- _Assigned task_: Could you quote the part of the figure captions below that starts at "Figure 2Accuracy of" and ends at "of the x-axis."?

Figure 2Accuracy of inteGREAT for various noise types across different number of data sources (networks) and network sizes (facet label). (A) Simulations with varying percent of the edges permuted. Existing edges are randomly chosen for permuting based on a uniform distribution. (B) Simulations with varying percent of the vertices deleted. Vertices are randomly chosen for deletion using a uniform distribution. (C) Simulations with varying amount of noise. Noise refers to the addition of random values to the network edges drawn from a Gaussian distribution with a standard deviation of the x-axis.
Figure 3Differential integration of basal vs. luminal breast cancer subtypes identified known gene-programs associated with these tumor subtypes and detected ESR1 and GATA3 as their differential biomarkers. (A) Top 20 gene-programs associated with the most differential genes between basal and luminal breast cancer subtypes for three differential analyses: integration of transcriptome and proteome, transcriptome only, and proteome only. Pre-ranked GSEA analysis was performed based on the gene-programs defined by MSigDB C2 curated gene sets and the ranked-order list of differential genes generated by each analysis. Black cells signify a gene set or pathway in the top 20 most significantly enriched pathways for that column. (B) Ten runs of differential integration of basal vs. luminal using local similarity. The final ranked-order list was generated from the joining of each ranked order-lists using the rank product. ESR1 and GATA3 are marked with red and blue respectively. (C) Final rank product of 10 runs based on global similarity.

- _Material shown_:
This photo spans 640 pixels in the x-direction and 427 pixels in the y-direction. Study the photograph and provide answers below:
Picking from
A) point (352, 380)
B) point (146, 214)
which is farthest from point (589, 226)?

- _Answer to this exercise_:
Figure 2Accuracy of inteGREAT for various noise types across different number of data sources (networks) and network sizes (facet label). (A) Simulations with varying percent of the edges permuted. Existing edges are randomly chosen for permuting based on a uniform distribution. (B) Simulations with varying percent of the vertices deleted. Vertices are randomly chosen for deletion using a uniform distribution. (C) Simulations with varying amount of noise. Noise refers to the addition of random values to the network edges drawn from a Gaussian distribution with a standard deviation of the x-axis.